= Fayne and Evans =

English comedy popular in 1940s to 1950s

Fayne and Evans were an English comedy duo who were popular in the late 1940s and 1950s. They were Tony Fayne (born Anthony Terence Alfred Senington; 18 January 1924-30 November 2009) and David Evans (David Frank Evans; 10 March 1922-14 February 1980).

==History==
They were both born in Bristol, and studied together at Bristol Cathedral School. Together, they devised a routine of impersonations, and won a talent contest in 1940, after which they appeared on Jack Payne's BBC radio show, Your Company is Requested. They were called up for military service, and both served in the Fleet Air Arm, but did not meet up again until they were both working as insurance clerks in 1948, and decided to revive their act.

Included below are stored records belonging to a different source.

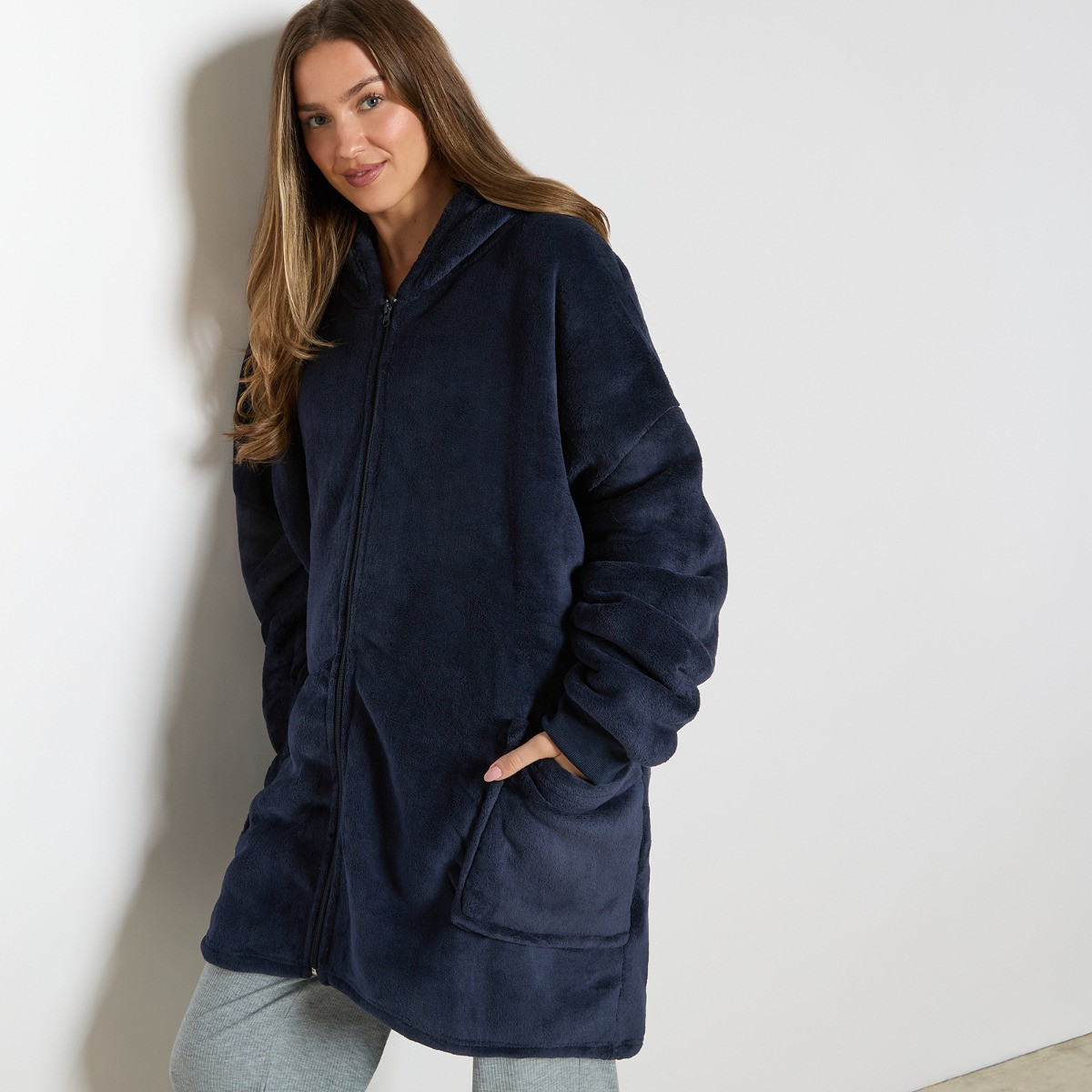 OHS Adults Zipper Hoodie Blanket - Navy>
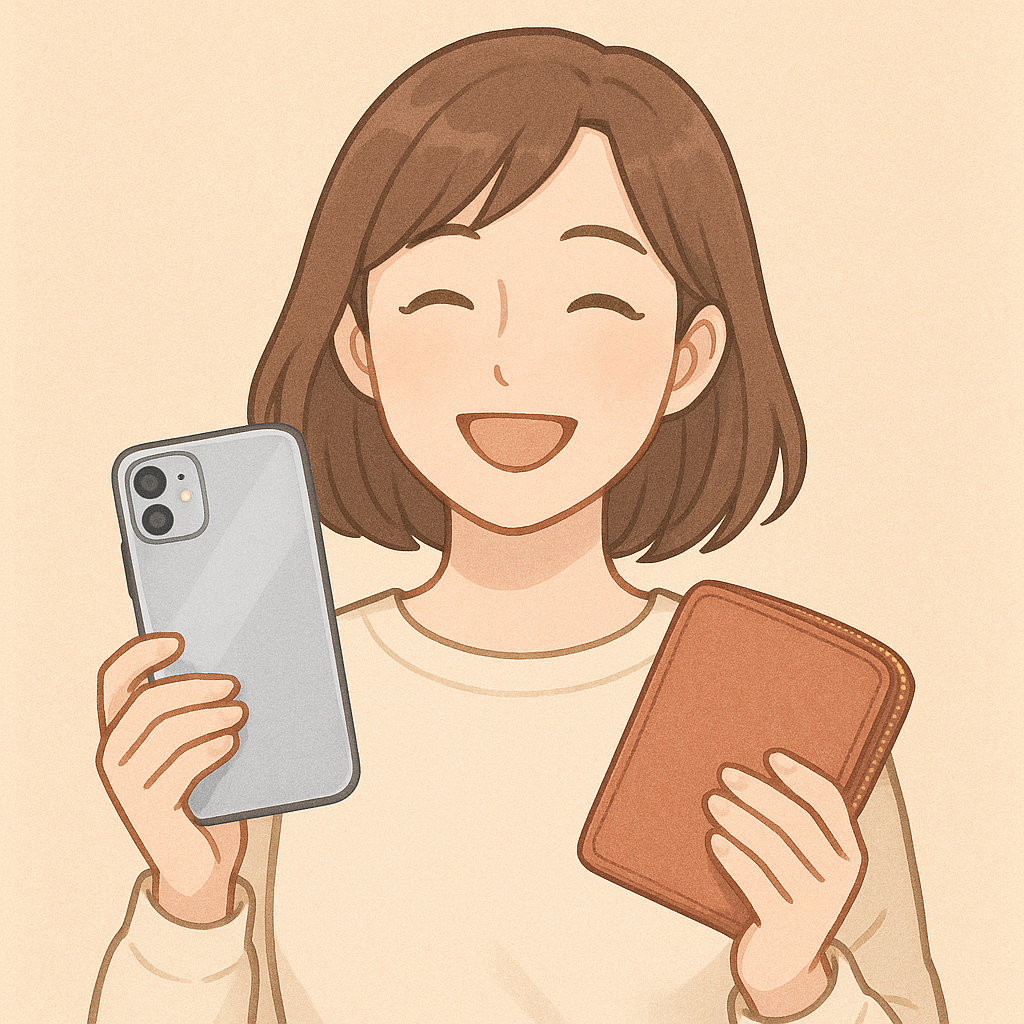 スマートフォンと財布を手に笑顔を見せる女性のイラスト。お守りスマホケースや金運アップの効果を象徴するポジティブなイメージ。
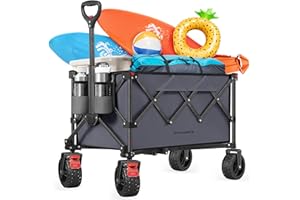 SONGMICS Folding Wagon, Camping Wagon Collaspible with Handle, 40 Gallons, Holds up to 330 lb, 4 Removable Wheels, Utility Ga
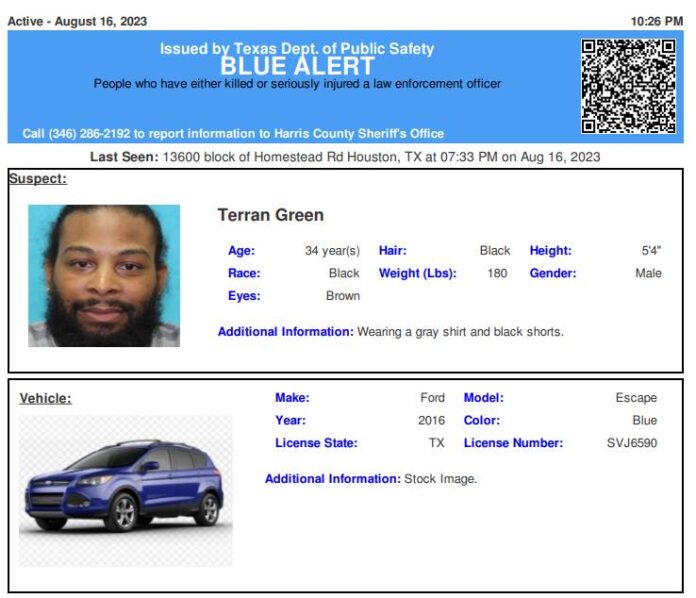 Wanted bulletin Terran Green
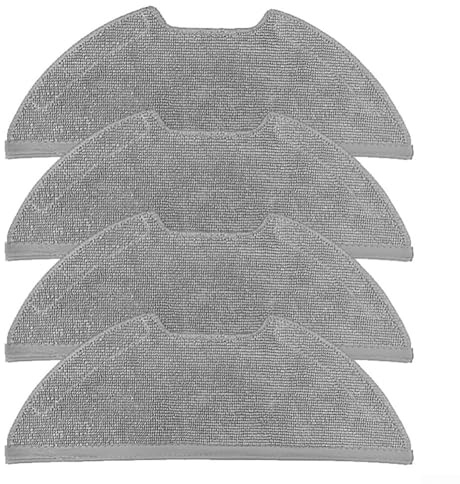 Lot de 4 serpillères pour aspirateur robot Eureka E20 Evo Plus, lavables, réutilisables, en microfibre pour un nettoyage efficace du sol, installation facile, pour les maisons avec des animaux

They appeared on Variety Bandbox in 1949, and frequently on the BBC Light Programme from then on. As well as performing their own routines, they acted as comperes on other shows. According to entertainment historian Richard Anthony Baker, "They were fast, they were sophisticated and they were unique. At the start of their act, they asked their audience to imagine two radio sets side
by side. They then performed a sports commentary in complete unison, mimicking well-known sportsmen and commentators with deadly accuracy." In another routine, "speaking in unison, they presented their view of how radio might have sounded in the sixteenth century..". They performed together in the 1951 Royal Variety Performance and the film London Entertains, and supported Judy Garland at her shows at the London Palladium, also in 1951.

The pair split up in 1958, perhaps as a result of Evans' problems with alcohol. Fayne continued his career in entertainment, joining up with another old school friend, Philip Evans, to make comedy records such as Brit. Inst. (British Institutions Explained) (1961) and Fayne Agayne (1963). He also succeeded Nicholas Parsons as straight man to comedian Arthur Haynes, and then, for twenty years, worked as straight man to Norman Wisdom in succession to Jerry Desmonde.

Evans died in Bristol in 1980, aged 57, after some years of alcoholism. Fayne died in New Milton, Hampshire, in 2009, aged 85.